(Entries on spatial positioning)
________________

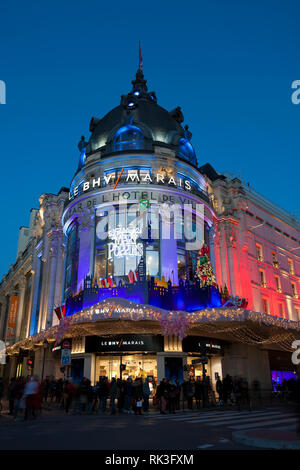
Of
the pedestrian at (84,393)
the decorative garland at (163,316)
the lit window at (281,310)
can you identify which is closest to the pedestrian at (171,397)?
the pedestrian at (84,393)

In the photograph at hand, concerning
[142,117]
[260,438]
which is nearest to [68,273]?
[142,117]

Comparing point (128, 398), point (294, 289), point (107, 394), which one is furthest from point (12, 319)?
point (128, 398)

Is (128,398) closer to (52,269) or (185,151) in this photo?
(52,269)

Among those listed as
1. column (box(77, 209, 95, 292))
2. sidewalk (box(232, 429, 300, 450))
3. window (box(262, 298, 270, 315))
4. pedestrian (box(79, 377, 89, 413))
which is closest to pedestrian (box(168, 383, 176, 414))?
pedestrian (box(79, 377, 89, 413))

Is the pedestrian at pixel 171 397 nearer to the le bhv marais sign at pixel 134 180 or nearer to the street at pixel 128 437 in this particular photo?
the street at pixel 128 437

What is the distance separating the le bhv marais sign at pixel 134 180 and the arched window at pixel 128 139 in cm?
312

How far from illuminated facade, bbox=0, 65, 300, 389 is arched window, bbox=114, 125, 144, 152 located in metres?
0.10

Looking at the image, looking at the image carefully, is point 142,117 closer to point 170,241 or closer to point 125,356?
point 170,241

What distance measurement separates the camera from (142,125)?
3572 centimetres

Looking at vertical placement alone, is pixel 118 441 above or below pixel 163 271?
below

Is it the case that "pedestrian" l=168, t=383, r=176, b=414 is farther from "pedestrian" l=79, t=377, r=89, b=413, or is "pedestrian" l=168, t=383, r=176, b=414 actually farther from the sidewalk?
the sidewalk

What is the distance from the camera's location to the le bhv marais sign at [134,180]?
3130 centimetres

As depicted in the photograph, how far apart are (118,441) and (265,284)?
31.0 m

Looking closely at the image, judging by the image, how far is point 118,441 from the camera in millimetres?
9195
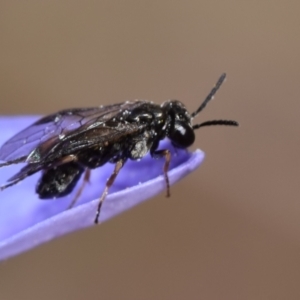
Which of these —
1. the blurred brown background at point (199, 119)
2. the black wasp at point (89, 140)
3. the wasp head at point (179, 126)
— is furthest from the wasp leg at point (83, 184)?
the blurred brown background at point (199, 119)

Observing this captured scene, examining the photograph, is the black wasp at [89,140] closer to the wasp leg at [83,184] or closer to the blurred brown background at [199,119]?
the wasp leg at [83,184]

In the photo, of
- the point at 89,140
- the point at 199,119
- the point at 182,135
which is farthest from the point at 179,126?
the point at 199,119

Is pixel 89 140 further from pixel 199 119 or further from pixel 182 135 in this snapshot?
pixel 199 119

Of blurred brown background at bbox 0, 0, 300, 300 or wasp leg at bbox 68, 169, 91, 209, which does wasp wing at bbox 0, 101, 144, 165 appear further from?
blurred brown background at bbox 0, 0, 300, 300

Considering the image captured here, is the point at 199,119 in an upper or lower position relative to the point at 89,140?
lower

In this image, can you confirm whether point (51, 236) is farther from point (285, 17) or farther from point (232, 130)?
point (285, 17)

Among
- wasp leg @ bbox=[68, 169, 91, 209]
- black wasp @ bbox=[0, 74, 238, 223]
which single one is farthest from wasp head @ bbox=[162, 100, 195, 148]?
wasp leg @ bbox=[68, 169, 91, 209]

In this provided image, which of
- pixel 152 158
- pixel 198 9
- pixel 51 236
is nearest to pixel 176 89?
pixel 198 9

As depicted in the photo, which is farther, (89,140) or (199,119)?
(199,119)
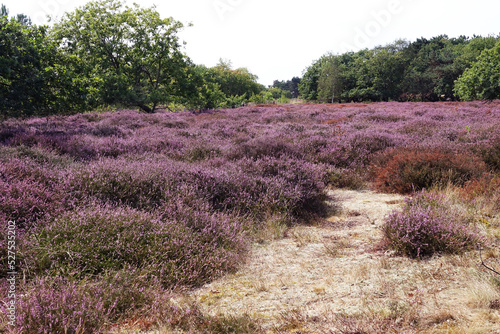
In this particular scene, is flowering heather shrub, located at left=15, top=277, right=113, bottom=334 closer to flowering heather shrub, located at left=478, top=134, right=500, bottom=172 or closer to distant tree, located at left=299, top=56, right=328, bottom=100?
flowering heather shrub, located at left=478, top=134, right=500, bottom=172

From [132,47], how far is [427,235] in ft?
78.7

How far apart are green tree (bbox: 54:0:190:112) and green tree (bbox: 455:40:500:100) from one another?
26035 millimetres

________________

• _Task requirements_:
Print the records word for word and exclude any picture they hold.

• _Complete output_:
Of
the pedestrian at (84,393)
the decorative garland at (163,316)
the lit window at (281,310)
can you identify which is closest to the pedestrian at (171,397)?
the pedestrian at (84,393)

In the photograph at hand, concerning
[142,117]
[260,438]
which is nearest to [68,273]?
[142,117]

Comparing point (128, 398), point (294, 289), point (107, 394), which one is furthest from point (12, 319)?
point (128, 398)

Is (128,398) closer to (52,269) or (185,151) in this photo?
(52,269)

Among those listed as
1. column (box(77, 209, 95, 292))
2. sidewalk (box(232, 429, 300, 450))
3. window (box(262, 298, 270, 315))
4. pedestrian (box(79, 377, 89, 413))
which is closest to pedestrian (box(168, 383, 176, 414))?
pedestrian (box(79, 377, 89, 413))

Is the pedestrian at pixel 171 397 nearer to the le bhv marais sign at pixel 134 180 or nearer to the street at pixel 128 437 in this particular photo?
the street at pixel 128 437

What is the distance separating the le bhv marais sign at pixel 134 180 and the arched window at pixel 128 139 in cm?
312

How far from illuminated facade, bbox=0, 65, 300, 389 is arched window, bbox=114, 125, 144, 152 located in metres?
0.10

Looking at the image, looking at the image carefully, is point 142,117 closer to point 170,241 or closer to point 125,356?
point 170,241

What distance measurement separates the camera from (142,125)?
3572 centimetres

Looking at vertical placement alone, is pixel 118 441 above or below pixel 163 271?
below

Is it the case that "pedestrian" l=168, t=383, r=176, b=414 is farther from "pedestrian" l=79, t=377, r=89, b=413, or is "pedestrian" l=168, t=383, r=176, b=414 actually farther from the sidewalk?
the sidewalk

What is the distance from the camera's location to the le bhv marais sign at [134,180]?
3130 centimetres

As depicted in the photograph, how far apart are (118,441) and (265,284)?
31.0 m

Looking closely at the image, judging by the image, how far is point 118,441 from the camera in millimetres?
9195
Which of these —
1. the blurred brown background at point (199, 119)
2. the black wasp at point (89, 140)
3. the wasp head at point (179, 126)
— is furthest from the wasp leg at point (83, 184)?
the blurred brown background at point (199, 119)

Observing this captured scene, examining the photograph, is the black wasp at [89,140] closer to the wasp leg at [83,184] or closer to the blurred brown background at [199,119]?
the wasp leg at [83,184]

In the photo, of
- the point at 89,140
- the point at 199,119
- the point at 182,135
which is farthest from the point at 179,126?
the point at 199,119

Is pixel 89 140 further from pixel 199 119 or further from pixel 182 135 in this snapshot?
pixel 199 119

Of blurred brown background at bbox 0, 0, 300, 300 or wasp leg at bbox 68, 169, 91, 209, which does wasp wing at bbox 0, 101, 144, 165 appear further from?
blurred brown background at bbox 0, 0, 300, 300

Considering the image captured here, is the point at 199,119 in an upper or lower position relative to the point at 89,140?
lower

In this image, can you confirm whether point (51, 236) is farther from point (285, 17) or farther from point (232, 130)?
point (285, 17)

Among
- wasp leg @ bbox=[68, 169, 91, 209]
- black wasp @ bbox=[0, 74, 238, 223]
which single one is farthest from wasp head @ bbox=[162, 100, 195, 148]?
wasp leg @ bbox=[68, 169, 91, 209]

In this provided image, which of
- pixel 152 158
- pixel 198 9
- pixel 51 236
is nearest to pixel 176 89?
pixel 198 9

As depicted in the photo, which is farther, (89,140) or (199,119)?
(199,119)
In this particular scene, is flowering heather shrub, located at left=15, top=277, right=113, bottom=334 closer to flowering heather shrub, located at left=478, top=134, right=500, bottom=172 or closer to distant tree, located at left=299, top=56, right=328, bottom=100?
flowering heather shrub, located at left=478, top=134, right=500, bottom=172

From [132,47], how far is [427,235] in ft?
78.7

How far apart are green tree (bbox: 54:0:190:112) and green tree (bbox: 455:40:500:100) from one another?
26035 millimetres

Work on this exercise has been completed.